Mani Foroohar, MD, a senior research analyst with Leerink Partners focused on genetic medicines, wrote in a Wednesday research note that Moderna’s public airing of its dispute with the FDA was uncommon.
“But the quick reversal of FDA’s initial position should be a tailwind for bulls who argue MRNA can effectively leverage public pressure against an agency that has been skeptical of mRNA flu vaccines under current HHS/FDA leadership,” Foroohar commented. “It remains to be seen how this more assertive approach to the FDA ultimately impacts the review outcome for mRNA-1010, details of a post-marketing study, and—most financially important for MRNA—approval path for the combo flu/COVID vaccine.”
Leaders and laggards
- Compass Pathways (NASDAQ: CMPS) shares soared 45% over two trading days from $5.81 to $8.45 Wednesday, after the psychedelic drug developer announced positive results from two Phase III placebo-controlled trials—the 258-patient COMP005 (NCT05624268) and 581-patient COMP006 (NCT05711940)—assessing the company’s synthetic psilocybin formulation COMP360 in treatment-resistant depression. Compass said the 25 mg arm of COMP360 showed clinically meaningful (≥25%) reductions in the Montgomery-Åsberg Depression Rating Scale (MADRS) at week 6 for 25% of 171 treatment-arm participants in COMP005 and 39% of 296 treatment-arm participants in COMP006. In COMP005, participants who achieved a clinically meaningful reduction in MADRS at Week 6 with COMP360 25 mg were shown to have maintained durability of effect at least through Week 26 after one or two doses. Compass said it has requested a meeting with the FDA to discuss a rolling submission and review and expects to complete a New Drug Application (NDA) submission in the fourth quarter.
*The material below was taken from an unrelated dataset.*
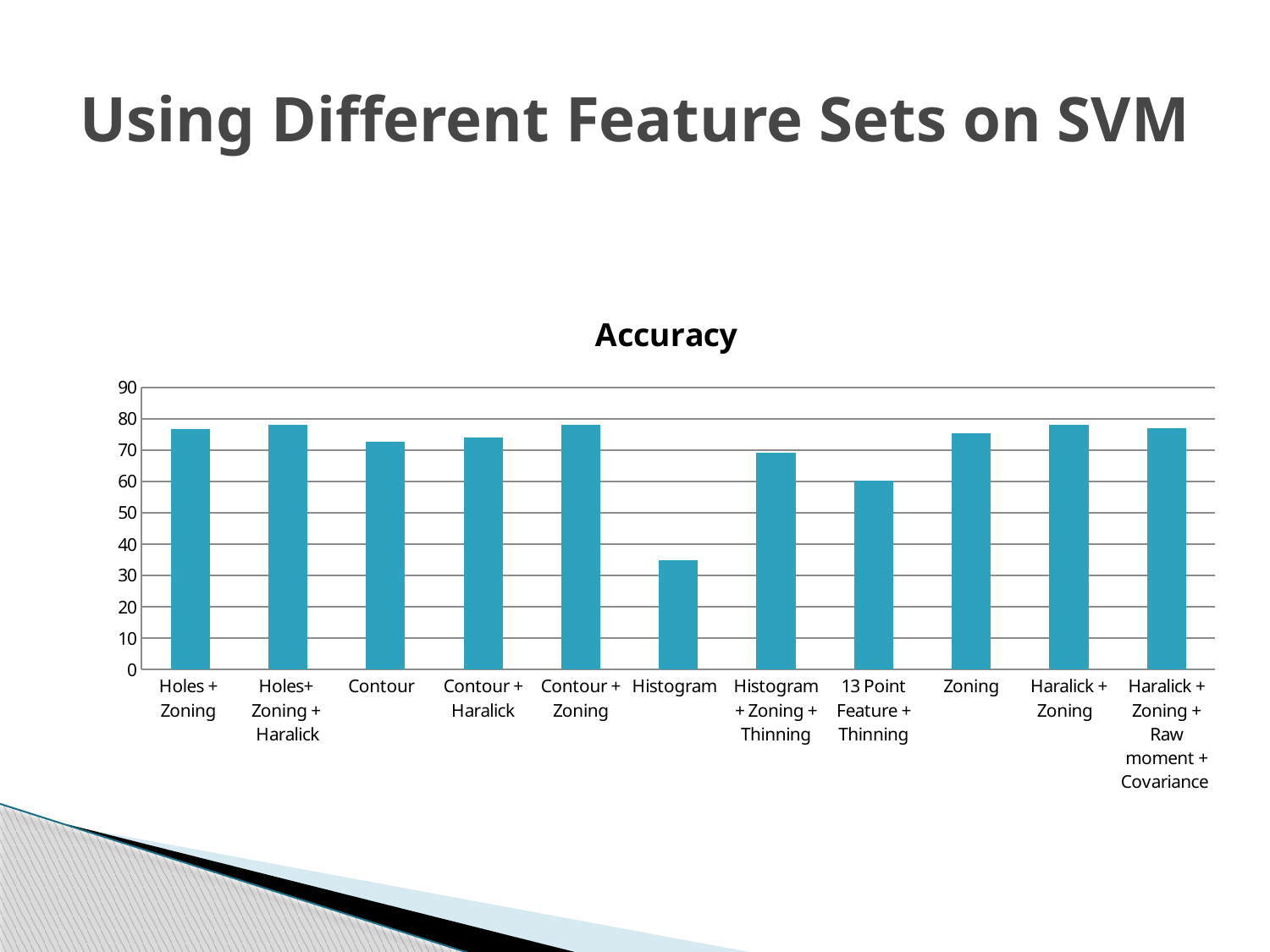
Which has the higher accuracy, Histogram + Zoning + Thinning or Holes + Zoning? Holes + Zoning Is the value for Histogram greater or less than 40? less Is the value for Contour greater or less than 70? greater What is the highest value shown on the y axis? 90 Is the value for Histogram + Zoning + Thinning greater or less than 60? greater Which has the higher accuracy, Histogram or Zoning? Zoning What type of chart is shown on the slide? bar chart Which has the higher accuracy, 13 Point Feature + Thinning or Contour? Contour Which feature set has the lowest accuracy? Histogram What is the title of the chart? Accuracy How many feature-set categories are plotted on the x axis? 11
- Moleculin Biotech (NASDAQ: MBRX) shares nosedived 44% from $4.81 to $2.68 Thursday after the developer of therapeutics for hard-to-treat tumors and viruses said it agreed to immediately exercise outstanding warrants to purchase up to 2,122,652 shares of company stock at $3.90 per share, in a transaction expected to raise approximately $8.3 million in gross proceeds. In return, Moleculin will issue new unregistered warrants to purchase up to 6,367,956 shares of common stock for the lesser of either $3.90 per share or the lowest volume weighted average price of the company’s common stock on any trading day through February 25. Moleculin said it intended to use net proceeds from the offering for working capital and general corporate purposes. Roth Capital Partners acted as Moleculin’s financial advisor for the transaction, which was expected to close on February 20.